• **Text**
---------------

By Michelle M. Sharp, Founder and Content Creator of Meet the Minnesota Makers
If you saw a tractor driving on Pilot Knob Road between Eagan and Lakeville in 1995, the driver may have been Applewood Orchard co-founder Mark Parranto. He drove the tractor from his Eagan home to the Lakeville field where the orchard is now, before they built their first barn. Jon and Chris, the second generation orchard owners, were teenagers when their parents announced that they bought a corn and bean field in Lakeville where they planned to plant fruit trees. Their parents took a horticulture class through the University of Minnesota about orchards and decided to build a new family business.
At the time, Jon thought, “This is the craziest idea I’ve ever heard of. Who sells apples for a living? Well, it works. My dad was a really smart businessman and he thought everything through. I was like, OK, let’s do it. Mom was in on it 100%. They both had to be. This was a huge purchase.”
The farm opened to the public in 1999 as a pick-your-own orchard. They now offer 18 varieties of apples, including the beloved Honeycrisp, SweeTango and Zestar, as well as their on-site pressed cider. They plant dwarf trees as much as possible so that the apples — always picked with a twist and pull method — are in their customers’ reaches. They used to have strawberries and raspberries, but decided that apples were their strength. The challenge is Mother Nature — both in terms of tree health and the number of visitors in the fall. The business depends on three to four weekends a year. Jon always roots for rain on Mondays when they’re closed.

---------------

• **Dataset excerpts**
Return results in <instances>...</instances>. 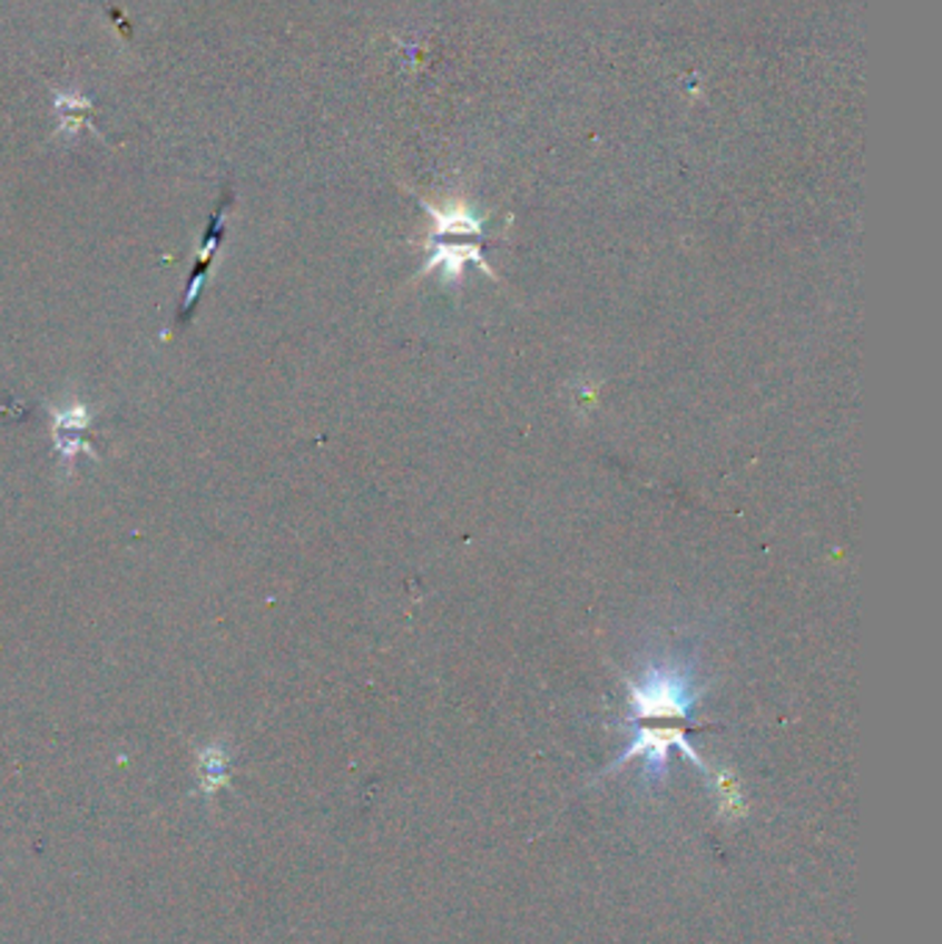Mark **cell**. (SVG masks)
<instances>
[{
    "label": "cell",
    "instance_id": "obj_1",
    "mask_svg": "<svg viewBox=\"0 0 942 944\" xmlns=\"http://www.w3.org/2000/svg\"><path fill=\"white\" fill-rule=\"evenodd\" d=\"M628 685V724H688L694 707L703 699V685H699L697 671L691 663L680 660H658L647 663L639 677H625Z\"/></svg>",
    "mask_w": 942,
    "mask_h": 944
},
{
    "label": "cell",
    "instance_id": "obj_2",
    "mask_svg": "<svg viewBox=\"0 0 942 944\" xmlns=\"http://www.w3.org/2000/svg\"><path fill=\"white\" fill-rule=\"evenodd\" d=\"M426 213L432 216V229L426 238L429 260L421 268V276L432 274L434 268L442 271V282L448 285H459L464 279V266L473 263L484 271L490 279H495L490 263L484 260V249H481V238H484V218L475 216L464 203H451L448 207L426 205Z\"/></svg>",
    "mask_w": 942,
    "mask_h": 944
},
{
    "label": "cell",
    "instance_id": "obj_3",
    "mask_svg": "<svg viewBox=\"0 0 942 944\" xmlns=\"http://www.w3.org/2000/svg\"><path fill=\"white\" fill-rule=\"evenodd\" d=\"M625 729L630 732L628 746H625V751L619 754L611 765H608L606 774H617L625 763L641 757L645 759L641 776H645V781L655 785V781H660L666 776V768H669V754L677 748V751H680L686 759H691V763L697 765L705 776H710L708 763L694 751V746L686 738V727H680V724L647 721V724H628Z\"/></svg>",
    "mask_w": 942,
    "mask_h": 944
},
{
    "label": "cell",
    "instance_id": "obj_4",
    "mask_svg": "<svg viewBox=\"0 0 942 944\" xmlns=\"http://www.w3.org/2000/svg\"><path fill=\"white\" fill-rule=\"evenodd\" d=\"M229 203H233V194L224 191L222 203H218L214 216H210L208 227H205L203 238H199L197 260H194L192 279H188V287H186V298H183L180 309H177V324H188V321H192V315H194V309H197L199 296H203V291H205V282H208L210 268H214L218 246H222L224 235H227Z\"/></svg>",
    "mask_w": 942,
    "mask_h": 944
},
{
    "label": "cell",
    "instance_id": "obj_5",
    "mask_svg": "<svg viewBox=\"0 0 942 944\" xmlns=\"http://www.w3.org/2000/svg\"><path fill=\"white\" fill-rule=\"evenodd\" d=\"M50 420H53V448L59 453L65 470L75 468V459L80 453L86 456H95L89 442L84 440V434L89 431L91 423V409L86 404H70L67 409H50Z\"/></svg>",
    "mask_w": 942,
    "mask_h": 944
},
{
    "label": "cell",
    "instance_id": "obj_6",
    "mask_svg": "<svg viewBox=\"0 0 942 944\" xmlns=\"http://www.w3.org/2000/svg\"><path fill=\"white\" fill-rule=\"evenodd\" d=\"M710 779H714V790L716 798H719V815L727 817V820H738V817L746 815V802L744 796H740L738 785H735L733 776L727 774V770H710Z\"/></svg>",
    "mask_w": 942,
    "mask_h": 944
}]
</instances>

---------------

• **Problems to solve**
**A.** Please echo the stretch of the Applewood Orchard text from "By Michelle M." through "new family business.".
**B.** List the apple varieties the Applewood Orchard text names.

• **Answers below**
**A.**
By Michelle M. Sharp, Founder and Content Creator of Meet the Minnesota Makers
If you saw a tractor driving on Pilot Knob Road between Eagan and Lakeville in 1995, the driver may have been Applewood Orchard co-founder Mark Parranto. He drove the tractor from his Eagan home to the Lakeville field where the orchard is now, before they built their first barn. Jon and Chris, the second generation orchard owners, were teenagers when their parents announced that they bought a corn and bean field in Lakeville where they planned to plant fruit trees. Their parents took a horticulture class through the University of Minnesota about orchards and decided to build a new family business.

**B.**
Honeycrisp
SweeTango
Zestar